## Problem requirements
How would the news report below on the UN findings about violence against Afghan women continue? Write the next part, picking up right after its final sentence.

Women walk in Kabul, Afghanistan, on Wednesday, Jan. 4, 2012. The UN says the number of reported violent attacks against Afghan women has more than doubled in a year.
Women walk in Kabul, Afghanistan, on Wednesday, Jan. 4, 2012. The UN says the number of reported violent attacks against Afghan women has more than doubled in a year.
Conflict-torn Afghanistan has made progress in protecting women against violence but many still suffer abuse, according to a new United Nations report.

The U.N. calls on Afghan authorities to take "much greater steps" to address the problem effectively. The report comes a day after a provincial women's affairs official was gunned down on her way to work.

In the report, released Tuesday in Kabul, the United Nations Assistance Mission in Afghanistan (UNAMA) reveals the number of reported violent attacks against women in Afghanistan has more than doubled in a year.

According to the U.N. mission's human rights director, Georgette Gagnon, Afghan prosecutors and courts are now registering more cases of violence against women and convicting more perpetrators of such crimes.

## Information shown
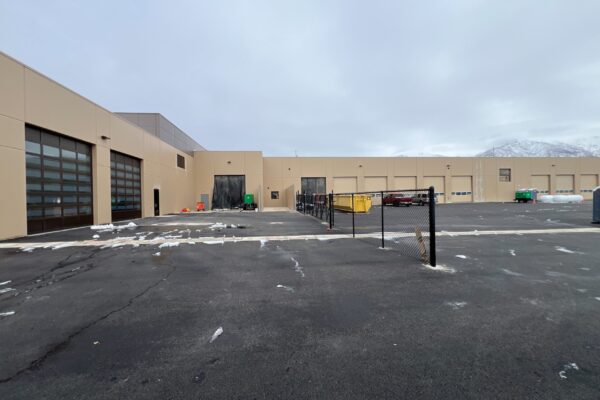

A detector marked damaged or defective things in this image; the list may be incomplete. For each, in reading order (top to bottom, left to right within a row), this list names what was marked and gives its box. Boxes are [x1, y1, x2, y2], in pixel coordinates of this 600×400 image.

pavement crack [0, 264, 176, 382]
cracked asphalt [1, 205, 600, 398]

## The output
"This increase in reporting is an encouraging sign that efforts of civil society, the government, international actors and the media have increased public awareness and sensitization to violence against women and its harmful and criminal consequences," Gagnon says.

But she adds incidents of violence against women in Afghanistan still remain largely underreported due to cultural constraints, social norms and customary practices. She also notes that "prevailing insecurity and a weak rule of law" have hampered women's access to formal justice institutions.

"Those incidents that reach law enforcement that actually get to the court or receive public attention due to their egregious nature represent only the tip of the iceberg of incidents of violence against women through out the country," Gagnon says.

The U.N. diplomat is demanding that the Afghan government enforce a law designed to prevent violence against women. She insisted that progress in addressing the issue will be limited until the Law on Elimination of Violence against Women, or EVAW, is applied more widely.

"Although prosecutors and courts were increasingly applying the law in a growing number of reported incidents of violence against women, the overall use of the law remained low," Gagnon says, "indicating there is still a long way to go for women and girls in Afghanistan to be protected from violence through this law."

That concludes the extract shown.